Em uma mesa-redonda durante o festival, o marroquino Mohammed Achaari, vencedor deste ano do Prêmio Internacional de Ficção Árabe, afirmou que a literatura árabe contemporânea está à altura do melhor da literatura mundial, exatamente por respeitar rígidos critérios estéticos e ser significativa em termos de conteúdo.

Ele relata que décadas depois de os poetas terem sido punidos, torturados e presos, temas como o exílio e a morte, vistos antes como tabus, surgem nas obras dos escritores, bem como assuntos relacionados aos direitos humanos.

Nos últimos anos, o formato do romance mostrou-se como um espaço de relativa liberdade para autores jovens tratarem, em suas obras, de temas como a injustiça social, bem como de outros tópicos tradicionalmente inaceitáveis como política, religião e sexo.

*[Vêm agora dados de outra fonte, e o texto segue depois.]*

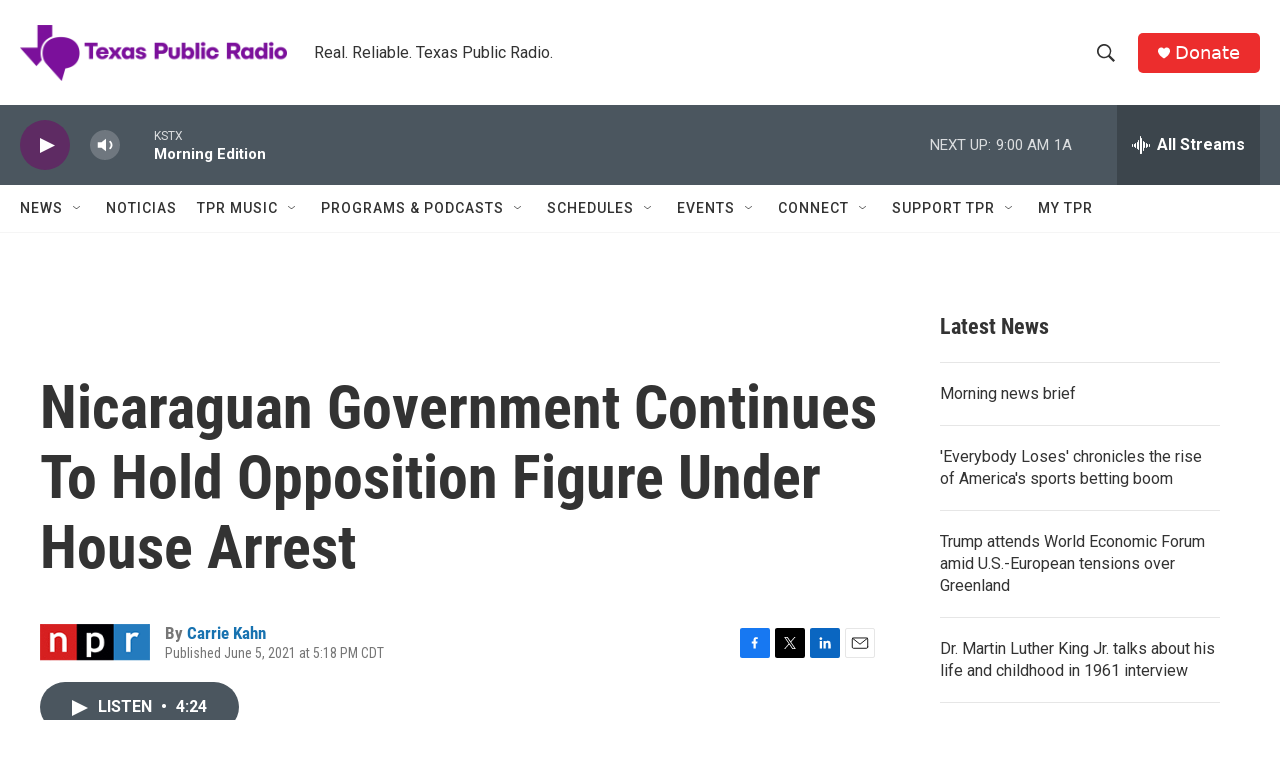

--- FILE ---
content_type: text/html; charset=utf-8
request_url: https://www.google.com/recaptcha/api2/aframe
body_size: 266
content:
<!DOCTYPE HTML><html><head><meta http-equiv="content-type" content="text/html; charset=UTF-8"></head><body><script nonce="E3FwBYMaxQh1ymiMRTo9cA">/** Anti-fraud and anti-abuse applications only. See google.com/recaptcha */ try{var clients={'sodar':'https://pagead2.googlesyndication.com/pagead/sodar?'};window.addEventListener("message",function(a){try{if(a.source===window.parent){var b=JSON.parse(a.data);var c=clients[b['id']];if(c){var d=document.createElement('img');d.src=c+b['params']+'&rc='+(localStorage.getItem("rc::a")?sessionStorage.getItem("rc::b"):"");window.document.body.appendChild(d);sessionStorage.setItem("rc::e",parseInt(sessionStorage.getItem("rc::e")||0)+1);localStorage.setItem("rc::h",'1768822128990');}}}catch(b){}});window.parent.postMessage("_grecaptcha_ready", "*");}catch(b){}</script></body></html>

Achaari diz em tom quase jocoso que, se os políticos tivessem se dedicado mais à leitura, talvez tivessem percebido que as sociedades dos países que governavam estavam em crise.

Para o autor iraquiano Fadhil Al-Azzawi, que vive no exílio, é absolutamente crucial que os escritores do mundo árabe perguntem a si mesmos, com todo cuidado, sobre o que devem escrever, agora que seus países se encontram em transição. "A palavra-chave é a luta entre a modernidade e o extremismo, o tradicionalismo e modelos antiquados de pensamento", diz ele.

"O que é mais importante para a literatura e para as pessoas nas ruas é verificar como será possível modernizar nossas sociedades, como acabar  com o fundamentalismo através do desenvolvimento e como abrir novos horizontes tendo em vista um desenvolvimento implacável, livre e moderno", fala Al-Azzawi.

Se os jovens mantiverem suas recém-adquiridas noções de karama e nunca mais forem guiados pelo desespero, como o que os levou a imitar Mohamed Bouazizi, esse desenvolvimento será vital.